**From:** Rohit Khare (*Rohit@KnowNow.com*)

**Date:** Mon Oct 09 2000 - 13:39:31 PDT

**Next message:**Jim Whitehead: "RE: Clinton/Gore's economic track-record"**Previous message:**Rodent of Unusual Size: "Re: [Planet of the Aged] [Ignore This Pun] Get off my topic, biyatch"

[Google: "We may not be doing much for b2b ecommerce, but we're a

powehouse in bar2bar betting!" :-) RK]

http://www.newscientist.com/ns/19990710/thepowerof.html

[Archive: 10 July 1999]

The power of one

Everyday numbers obey a law so unexpected it is hard to believe it's

true. Armed with this knowledge, says Robert Matthews, it's easy to

catch those who have been faking research results or cooking the books

ALEX HAD NO IDEA what dark little secret he was about to uncover when

he asked his brother-in-law to help him out with his term project. As

an accountancy student at Saint Mary's University in Halifax, Nova

Scotia, Alex [not the student's real name] needed some real-life

commercial figures to work on, and his brother-in-law's hardware

store seemed the obvious place to get them.

Trawling through the year's sales figures, Alex could find nothing

obviously strange about them. Still, he did what he was supposed to

do for his project, and performed a bizarre little ritual requested

by his accountancy professor, Mark Nigrini. He went through the sales

figures and made a note of how many started with the digit 1. It came

out at 93 per cent. He handed it in and thought no more about it.

Later, when Nigrini was marking the coursework, he took one look at

that figure and realised that an embarrassing situation was looming.

His suspicions hardened as he looked through the rest of Alex's

analysis of his brother-in-law's accounts. None of the sales figures

began with the digits 2 through to 7, and there were just 4 beginning

with the digit 8, and 21 with 9. After a few more checks, Nigrini was

in no doubt: Alex's brother-in-law was a fraudster, systematically

cooking the books to avoid the attentions of bank managers and tax

inspectors.

It was a nice try. At first glance, the sales figures showed nothing

very suspicious, with none of the sudden leaps or dives that often

attract the attentions of the authorities. But that was just it: they

were too regular. And this is why they fell foul of that ritual he

had asked Alex to perform.

Because what Nigrini knew--and Alex's brother-in-law clearly

didn't--was that the digits making up the shop's sales figures should

have followed a mathematical rule discovered accidentally over 100

years ago. Known as Benford's law, it is a rule obeyed by a stunning

variety of phenomena, from stock market prices to census data to the

heat capacities of chemicals. Even a ragbag of figures extracted from

newspapers will obey the law's demands that around 30 per cent of the

numbers will start with a 1, 18 per cent with a 2, right down to just

4.6 per cent starting with a 9.

It is a law so unexpected that at first many people simply refuse to

believe it can be true. Indeed, only in the past few years has a

really solid mathematical explanation of its existence emerged. But

after years of being regarded as a mathematical curiosity, Benford's

law is now being eyed by everyone from tax inspectors to computer

designers--all of whom think it could help them solve some tricky

problems with astonishing ease. In two weeks' time, the US Institute

of Internal Auditors will begin holding training courses on how to

apply Benford's law in fraud investigations, hailing it as the

biggest advance in the field for years.

The story behind the law's discovery is every bit as weird as the law

itself. In 1881, the American astronomer Simon Newcomb penned a note

to the American Journal of Mathematics about a strange quirk he'd

noticed about books of logarithms, then widely used by scientists

performing calculations. The first pages of such books seemed to get

grubby much faster than the last ones.

The obvious explanation was perplexing. For some reason, people did

more calculations involving numbers starting with 1 than 8 and 9.

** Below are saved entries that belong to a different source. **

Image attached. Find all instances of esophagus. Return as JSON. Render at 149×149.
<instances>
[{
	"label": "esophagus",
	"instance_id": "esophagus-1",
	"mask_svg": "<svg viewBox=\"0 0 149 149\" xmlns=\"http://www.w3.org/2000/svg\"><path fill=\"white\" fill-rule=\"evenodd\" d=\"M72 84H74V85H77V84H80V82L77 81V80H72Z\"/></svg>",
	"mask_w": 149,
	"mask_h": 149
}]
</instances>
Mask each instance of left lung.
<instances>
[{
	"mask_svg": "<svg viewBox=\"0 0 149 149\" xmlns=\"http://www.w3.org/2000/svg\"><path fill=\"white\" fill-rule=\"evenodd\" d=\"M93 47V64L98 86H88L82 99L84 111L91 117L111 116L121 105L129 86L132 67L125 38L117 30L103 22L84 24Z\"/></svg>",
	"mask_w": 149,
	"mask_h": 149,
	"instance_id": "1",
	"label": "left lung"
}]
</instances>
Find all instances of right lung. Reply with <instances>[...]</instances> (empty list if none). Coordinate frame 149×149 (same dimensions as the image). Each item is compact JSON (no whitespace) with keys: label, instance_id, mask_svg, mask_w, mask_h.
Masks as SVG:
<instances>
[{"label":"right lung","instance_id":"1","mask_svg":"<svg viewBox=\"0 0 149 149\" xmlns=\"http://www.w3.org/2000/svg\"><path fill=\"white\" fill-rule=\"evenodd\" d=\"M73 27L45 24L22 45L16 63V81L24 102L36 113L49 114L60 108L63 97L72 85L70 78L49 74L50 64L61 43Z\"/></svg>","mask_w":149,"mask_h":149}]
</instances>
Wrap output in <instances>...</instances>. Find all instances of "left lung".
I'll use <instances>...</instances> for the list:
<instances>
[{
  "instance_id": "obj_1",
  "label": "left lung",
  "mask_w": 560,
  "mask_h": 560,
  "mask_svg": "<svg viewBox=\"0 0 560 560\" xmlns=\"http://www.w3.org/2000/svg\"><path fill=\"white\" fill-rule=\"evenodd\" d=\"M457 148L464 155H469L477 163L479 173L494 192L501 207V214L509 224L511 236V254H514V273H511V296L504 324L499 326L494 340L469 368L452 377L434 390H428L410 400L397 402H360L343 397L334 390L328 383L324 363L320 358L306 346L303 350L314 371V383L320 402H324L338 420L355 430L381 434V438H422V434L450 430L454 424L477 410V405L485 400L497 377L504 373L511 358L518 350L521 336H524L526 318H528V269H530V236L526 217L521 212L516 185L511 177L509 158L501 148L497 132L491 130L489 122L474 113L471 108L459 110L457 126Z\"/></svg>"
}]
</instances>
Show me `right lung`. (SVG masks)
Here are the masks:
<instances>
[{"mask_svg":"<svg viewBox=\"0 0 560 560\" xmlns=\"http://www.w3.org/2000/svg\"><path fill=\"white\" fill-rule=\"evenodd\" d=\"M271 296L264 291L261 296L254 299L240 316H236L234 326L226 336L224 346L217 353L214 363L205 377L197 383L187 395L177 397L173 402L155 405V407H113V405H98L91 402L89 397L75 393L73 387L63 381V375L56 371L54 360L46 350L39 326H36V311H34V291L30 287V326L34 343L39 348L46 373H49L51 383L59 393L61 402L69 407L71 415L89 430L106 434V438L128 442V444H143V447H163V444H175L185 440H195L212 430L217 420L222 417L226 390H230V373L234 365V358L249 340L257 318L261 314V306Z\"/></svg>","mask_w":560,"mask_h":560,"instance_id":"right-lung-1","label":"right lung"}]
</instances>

Newcomb came up with a little formula that matched the pattern of use

pretty well: nature seems to have a penchant for arranging numbers so

that the proportion beginning with the digit D is equal to log10 of 1

+ (1/D) (see "Here, there and everywhere").

With no very convincing argument for why the formula should work,

Newcomb's paper failed to arouse any interest, and the Grubby Pages

Effect was forgotten for over half a century. But in 1938, a

physicist with the General Electric Company in the US, Frank Benford,

rediscovered the effect and came up with the same law as Newcomb. But

Benford went much further. Using more than 20 000 numbers culled from

everything from listings of the drainage areas of rivers to numbers

appearing in old magazine articles, Benford showed that they all

followed the same basic law: around 30 per cent began with the digit

1, 18 per cent with 2 and so on.

Like Newcomb, Benford did not have any really good explanation for

the existence of the law. Even so, the sheer wealth of evidence he

provided to demonstrate its reality and ubiquity has led to his name

being linked with the law ever since.

It was nearly a quarter of a century before anyone came up with a

plausible answer to the central question: why on earth should the law

apply to so many different sources of numbers? The first big step

came in 1961 with some neat lateral thinking by Roger Pinkham, a

mathematician then at Rutgers University in New Brunswick, New

Jersey. Just suppose, said Pinkham, there really is a universal law

governing the digits of numbers that describe natural phenomena such

as the drainage areas of rivers and the properties of chemicals. Then

any such law must work regardless of what units are used. Even the

inhabitants of the Planet Zob, who measure area in grondekis, must

find exactly the same distribution of digits in drainage areas as we

do, using hectares. But how is this possible, if there are 87.331

hectares to the grondeki?

The answer, said Pinkham, lies in ensuring that the distribution of

digits is unaffected by changes of units. Suppose you know the

drainage area in hectares for a million different rivers. Translating

each of these values into grondekis will change the individual

numbers, certainly. But overall, the distribution of numbers would

still have the same pattern as before. This is a property known as

"scale invariance".

Pinkham showed mathematically that Benford's law is indeed

scale-invariant. Crucially, however, he also showed that Benford's

law is the only way to distribute digits that has this property. In

other words, any "law" of digit frequency with pretensions of

universality has no choice but to be Benford's law.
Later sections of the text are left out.